Passing measures ostensibly to tackle the COVID-19 pandemic, the Hungarian parliament on Monday voted to give Orban the power to rule by decree with no clear end-date.
The law also introduces jail terms for spreading disinformation about the virus, raising fears it could be used to neuter critics of the government’s approach.
“Viktor Orban has completed his project of killing democracy and the rule of law in Hungary,” said Sophie in’t Veld, a Dutch member of the European Parliament (MEP), who chairs the body’s rule of law group. “Clearly, the actions of the Hungarian government are incompatible with EU membership.”
Dacian Ciolos, a former Romanian prime minister and EU commissioner who now leads the liberal group, said it was “shameful this dreadful corona is abused in such a manner.”
European Commission President Ursula von der Leyen issued a statement on Tuesday calling for all emergency measures to be “limited to what is necessary and strictly proportionate” and not lasting indefinitely.
“It is of utmost importance that emergency measures are not at the expense of our fundamental principles and values as set out in the treaties,” Von der Leyen said in a statement that did not mention Hungary directly.
The message from Washington was more direct.
US House of Representatives Committee on Foreign Affairs Chairman Eliot Engel said that Orban was making “a blatant power grab in the face of the worst global health crisis in recent history.”
“This legislation marginalizes the Hungarian parliament and allows prime minister Orban to rule by decree like a dictator,” he said.
Hungarian MEP Katalin Cseh last week urged the commission to engage with Budapest over the law last week once it was clear Orban was on course to secure the law with his two-thirds majority in the Hungarian parliament.
“In a democracy, we should never give anyone unlimited powers or unlimited time.

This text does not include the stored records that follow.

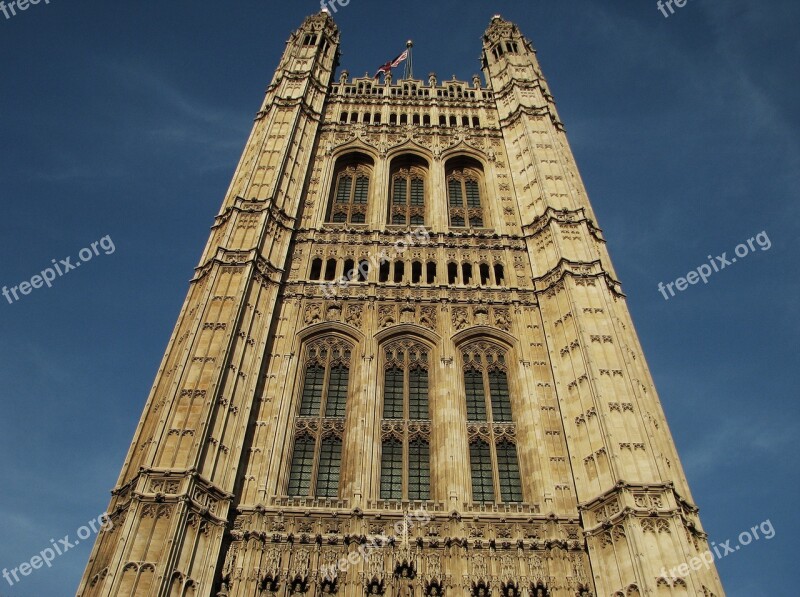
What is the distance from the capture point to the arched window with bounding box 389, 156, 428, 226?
28750 millimetres

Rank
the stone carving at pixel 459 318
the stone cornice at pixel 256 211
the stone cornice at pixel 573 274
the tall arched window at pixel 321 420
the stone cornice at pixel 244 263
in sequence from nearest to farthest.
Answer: the tall arched window at pixel 321 420
the stone cornice at pixel 244 263
the stone cornice at pixel 573 274
the stone carving at pixel 459 318
the stone cornice at pixel 256 211

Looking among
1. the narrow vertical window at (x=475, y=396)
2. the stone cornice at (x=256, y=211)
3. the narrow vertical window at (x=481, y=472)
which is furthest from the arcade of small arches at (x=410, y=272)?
the narrow vertical window at (x=481, y=472)

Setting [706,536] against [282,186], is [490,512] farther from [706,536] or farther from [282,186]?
[282,186]

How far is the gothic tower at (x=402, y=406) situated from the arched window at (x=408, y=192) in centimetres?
15

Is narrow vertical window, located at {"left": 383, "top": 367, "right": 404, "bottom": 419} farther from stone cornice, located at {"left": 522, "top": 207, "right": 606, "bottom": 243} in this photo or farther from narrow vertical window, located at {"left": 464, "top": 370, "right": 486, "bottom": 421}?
stone cornice, located at {"left": 522, "top": 207, "right": 606, "bottom": 243}

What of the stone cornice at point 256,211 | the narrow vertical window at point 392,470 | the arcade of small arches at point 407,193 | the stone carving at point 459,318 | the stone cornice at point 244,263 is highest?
the arcade of small arches at point 407,193

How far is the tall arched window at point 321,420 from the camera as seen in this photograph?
1868cm

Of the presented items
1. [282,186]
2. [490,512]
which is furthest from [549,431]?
[282,186]

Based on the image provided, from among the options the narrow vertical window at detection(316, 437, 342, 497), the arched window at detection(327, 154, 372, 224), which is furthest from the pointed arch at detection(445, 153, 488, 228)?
the narrow vertical window at detection(316, 437, 342, 497)

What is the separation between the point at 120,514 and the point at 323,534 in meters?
4.18

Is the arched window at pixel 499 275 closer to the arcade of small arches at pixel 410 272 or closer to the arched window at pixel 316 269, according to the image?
the arcade of small arches at pixel 410 272

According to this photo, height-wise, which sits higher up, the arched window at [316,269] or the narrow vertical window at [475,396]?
the arched window at [316,269]

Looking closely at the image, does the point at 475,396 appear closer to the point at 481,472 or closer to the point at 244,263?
the point at 481,472

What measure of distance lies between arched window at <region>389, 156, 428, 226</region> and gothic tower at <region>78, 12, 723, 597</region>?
0.51ft
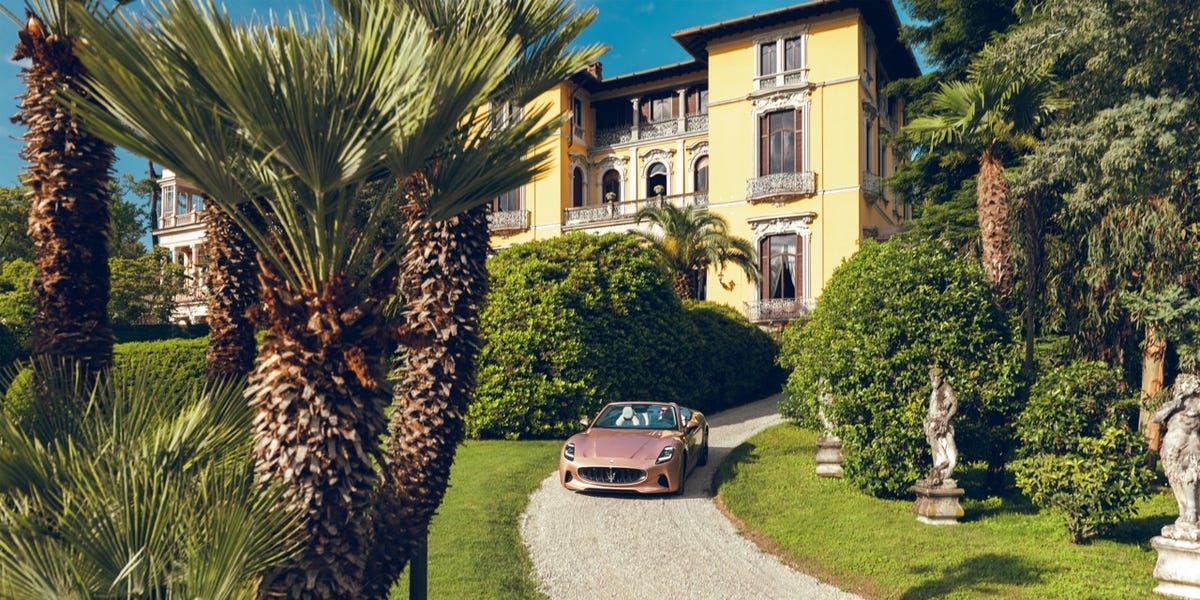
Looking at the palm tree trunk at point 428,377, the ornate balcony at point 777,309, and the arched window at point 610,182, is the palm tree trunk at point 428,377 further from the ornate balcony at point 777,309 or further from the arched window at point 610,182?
the arched window at point 610,182

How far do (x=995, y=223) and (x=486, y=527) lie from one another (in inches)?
376

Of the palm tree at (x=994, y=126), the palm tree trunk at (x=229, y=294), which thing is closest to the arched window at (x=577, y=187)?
the palm tree at (x=994, y=126)

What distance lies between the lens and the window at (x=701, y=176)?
1412 inches

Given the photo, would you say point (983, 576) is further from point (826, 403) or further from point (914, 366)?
point (826, 403)

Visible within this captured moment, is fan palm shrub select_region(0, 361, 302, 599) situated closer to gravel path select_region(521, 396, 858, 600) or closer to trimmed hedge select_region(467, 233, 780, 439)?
gravel path select_region(521, 396, 858, 600)

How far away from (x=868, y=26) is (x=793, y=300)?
11.0 metres

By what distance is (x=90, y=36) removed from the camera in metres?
3.50

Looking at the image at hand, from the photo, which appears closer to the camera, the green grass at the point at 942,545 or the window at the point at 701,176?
the green grass at the point at 942,545

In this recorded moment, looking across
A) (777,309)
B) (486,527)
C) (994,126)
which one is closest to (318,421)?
(486,527)

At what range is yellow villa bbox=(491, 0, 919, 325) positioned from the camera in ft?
96.7

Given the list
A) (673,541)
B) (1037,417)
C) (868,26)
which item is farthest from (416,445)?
(868,26)

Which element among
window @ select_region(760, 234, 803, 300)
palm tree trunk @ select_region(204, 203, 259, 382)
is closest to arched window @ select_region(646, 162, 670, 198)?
window @ select_region(760, 234, 803, 300)

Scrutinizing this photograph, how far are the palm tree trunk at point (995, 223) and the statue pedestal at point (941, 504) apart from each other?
3928mm

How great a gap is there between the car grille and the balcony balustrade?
25889 millimetres
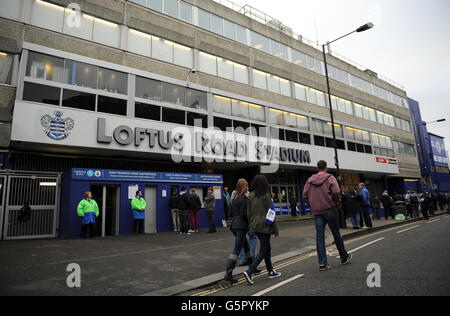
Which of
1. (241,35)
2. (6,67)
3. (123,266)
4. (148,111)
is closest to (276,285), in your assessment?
(123,266)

It’s not a matter of whether I trust Orban. It’s really about our basic perception of democracy... There should always be checks and balances. Such a law is against my perception of parliamentary democracy,” she said.
Responding to Von der Leyen’s statement, Orban’s spokesman Zoltan Kovacs said the Hungarian state of emergency and extraordinary measures were “congruent with the treaties and the Hungarian constitution, and targeted exclusively at fighting the coronavirus.”
He said the law upheld EU values, rule of law and, press freedom, while accusing critics of being misinformed.